4. Average Student Debt
On average, about two-thirds of students graduate with debt, averaging $28,950, according to the Project on Student Debt. CollegeData’s college profiles include both the percentage of students who took out federal loans and the average dollar amount they owed at graduation. High loan amounts can be a red flag that the college doesn’t provide enough grant and scholarship aid to cover college costs.
Where to find average indebtedness of graduates on CollegeData:
Scroll down to the financial aid section. Just above the data on financial aid programs, you’ll see the percentage of students who took out loans and the average debt carried by graduating students.
In the example above, 40 percent of graduating students at UCLA had loan debt. Their total debt averaged $21,441. Note that the reported figures are based on loans the college includes in its aid packages. It does not include private loans or loans obtained by a student's family.
5. Average Gift aid awarded
Gift aid (another term for grants and scholarships) reduces college cost. Self-help aid (another term for loans and work-study) does not. Unlike loans and work-study, gift aid doesn’t have to be repaid or earned through a job.
Colleges may award gift aid based on a student’s financial circumstances (this is called need-based gift aid) or based on a student’s grades or special talents (merit-based gift aid).
It’s a good idea to see how generous a college has been with gift aid throughout all years of college, not just freshman year. Some colleges reduce the amount of gift aid after freshman year and award more in self-help aid (loans).

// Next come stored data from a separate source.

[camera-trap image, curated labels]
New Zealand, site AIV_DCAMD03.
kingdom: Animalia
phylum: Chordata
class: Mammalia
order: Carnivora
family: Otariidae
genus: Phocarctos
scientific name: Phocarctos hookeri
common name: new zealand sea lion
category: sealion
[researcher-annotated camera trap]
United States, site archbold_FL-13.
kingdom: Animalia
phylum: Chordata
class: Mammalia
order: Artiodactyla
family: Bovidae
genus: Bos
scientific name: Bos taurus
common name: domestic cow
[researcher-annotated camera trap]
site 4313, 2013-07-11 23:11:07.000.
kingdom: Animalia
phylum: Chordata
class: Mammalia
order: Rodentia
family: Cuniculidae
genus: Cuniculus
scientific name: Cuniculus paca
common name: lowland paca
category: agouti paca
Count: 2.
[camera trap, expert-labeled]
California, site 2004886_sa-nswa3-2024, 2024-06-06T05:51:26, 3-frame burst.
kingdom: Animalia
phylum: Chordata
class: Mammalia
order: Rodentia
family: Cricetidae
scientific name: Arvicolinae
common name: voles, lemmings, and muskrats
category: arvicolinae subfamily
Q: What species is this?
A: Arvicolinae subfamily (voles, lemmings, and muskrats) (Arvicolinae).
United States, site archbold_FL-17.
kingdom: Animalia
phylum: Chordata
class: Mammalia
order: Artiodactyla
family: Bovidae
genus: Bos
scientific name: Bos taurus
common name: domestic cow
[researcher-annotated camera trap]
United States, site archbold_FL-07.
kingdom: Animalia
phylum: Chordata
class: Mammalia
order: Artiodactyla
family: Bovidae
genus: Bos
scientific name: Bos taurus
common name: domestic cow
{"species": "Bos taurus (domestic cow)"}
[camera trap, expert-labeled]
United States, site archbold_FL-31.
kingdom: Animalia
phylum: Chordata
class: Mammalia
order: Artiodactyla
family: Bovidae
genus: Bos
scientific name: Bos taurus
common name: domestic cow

Where to find gift aid averages on CollegeData:
Again using UCLA as an example, select “Financials” from its college profile and scroll down to “Profile of 2018-19 Student Aid" and you’ll see the data for need-based gift aid and merit-based gift aid, first for freshmen and then for all undergraduates.
Let’s look at the freshman data for UCLA, located under “Average Award.”
Under the heading "Need-Based Gift" you'll see that 97 percent of aid recipients received grants and scholarships averaging $21,621. About 52 percent of aid recipients received self-help aid (loans and work-study), averaging $7,168.
Under the heading “Merit-Based Gift” you’ll see that a small percentage of aid recipients (3.6 percent) received merit scholarships. The next line states that 3.1 percent of freshmen had no financial need and received merit scholarships averaging $6,022. This statistic is important if your family does not qualify for much – or any – need-based financial aid.
When we scroll down to “All Undergraduates,” we see similar averages for gift aid awarded to all undergraduates, which is a good sign that your scholarships and grants won’t decrease significantly after freshman year. Keep in mind, of course, that every student’s financial aid picture is different, and the amount of financial aid a student receives depends on many factors.
Which Colleges Offer the Best Value?
As you make your college list — or your college choice — you’ll consider many different factors related to your day-to-day college experience. But don’t forget to look into your future, at the results you’d like to see after getting your degree. These five college statistics can show you how well students fare post-graduation and help you uncover what might be your best-value colleges.